You could place some print statments immediately after the fsockopen() line to print the $errNo and $errStr being generate.

Posted: Fri Dec 03, 2004 4:20 pm
by EricS
A couple other things to keep in mind.

1. This script is solely for fetching pages from a web server. It shouldn't be used to open pages on remote servers that aren't being served up by web server software, such as Apache or IIS.

2. It uses port 80 for connecting to a server.

3. I realize this could be accomplished much easier with cURL, but it's not available on the server this script is running on. (I'm working on a cURL version of this script, I will post it when it's finished if people would like to see it.)

Posted: Fri Dec 03, 2004 4:49 pm
by Todd_Z
The site i'm trying is a regular http://www.site.com/ url... is there a specific reason that it could get blocked as happened to me?

Posted: Fri Dec 03, 2004 4:56 pm
by timvw
i think most people just use curl (extension or binary) or file_get_contents

Posted: Fri Dec 03, 2004 5:03 pm
by EricS
Exactly what error are you getting?

There are a few things you can easily modify that might let you though.

On line 28 of ES_WebPageFetcher you will notice the host in the request string is being set to the domain of the page your trying to get. You can change that host to anything you want.

Also. On line 27, you will notice the the protocol being specified is HTTP/1.0 you could try using HTTP/1.1 instead. That comes with it's own downsides though. HTTP/1.1 specification states that you must be abled to handle chunked data. My script doesn't, as hard as I tired to get it to, so some downloads using HTTP/1.1 get kind of slow which is the reason I used 1.0, it just seems to work faster.

Lastly, you could try modifying the User-Agent on line 29, although that's a very common user agent which is why I specified it.

Hope that helps,
EricS

Posted: Fri Dec 03, 2004 5:47 pm
by Todd_Z
I get the errors on line 22... so I'm not even getting there yet :( try out http://www.mechg.com... its a url that i have found won't work... any more ideas? Is there something that people can do to block the connection to their site... curl, fopen, fsockopen all fail

Posted: Fri Dec 03, 2004 6:37 pm
by rehfeld
they could be sniffing the user agent, and denying requests to certain user agents(or lack of a user agent)

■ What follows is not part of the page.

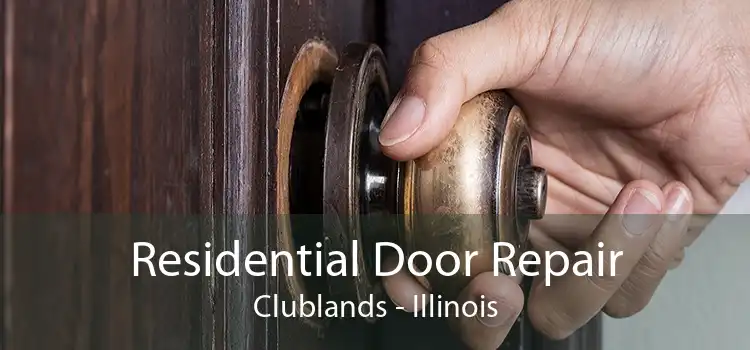 Residential Door Repair Clublands - Illinois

you can try a different user agent in the code.

its also possible they are denying http 1.0 requests, but i doubt it.

Posted: Fri Dec 03, 2004 8:11 pm
by Todd_Z
Is it possible to make the headers replicate for example firefox exactly so that the site couldn't tell the difference?

Posted: Fri Dec 03, 2004 8:35 pm
by rehfeld
of course. just send the headers which firefox uses.

you can send as many headers as you like, in the Web Page Fetcher part of the code,

where you see this:

Code: Select all

$socketRequest  = 'GET http://'.$protocolessURL.' HTTP/1.0'."\n";
        $socketRequest .= 'Host: '.$domain."\n";
        $socketRequest .= 'User-Agent: Mozilla/4.0 (compatible; MSIE 6.0; Windows NT 5.1; SV1; .NET CLR 1.1.4322)'."\n\n";
just add more headers in. each header must be on its own line.
"\n\n" is used to signify the end of the headers, so youll need to put additional headers before the line which has \n\n

to see which headers a browser is sending, make a new php w/ the following

Code: Select all

<?php

print_r(apache_request_headers());

?>

Posted: Fri Dec 03, 2004 8:40 pm
by Todd_Z

Code: Select all

<?php
$socketResource = @fsockopen("www.mechg.com", 80, $errNo, $errStr, 5);
	if (!is_resource($socketResource))
		echo "Error!";
?>
There we have it... the most simple possible code out of this script that fails. Am i blatantly missing something essential here or what? I can't even get to the point of sending the headers, because it cant connect to the site in the first place...

Posted: Sat Dec 04, 2004 12:19 am
by rehfeld
have you tried that code all by itself, in a sepearate file? if not, then do it.

do other urls work?

maybe you have url wrappers disabled, or maybe 5 seconds isnt long enough for it.

if fopen is failing too, im betting url wrappers are disabled.

use phpinfo(); to find out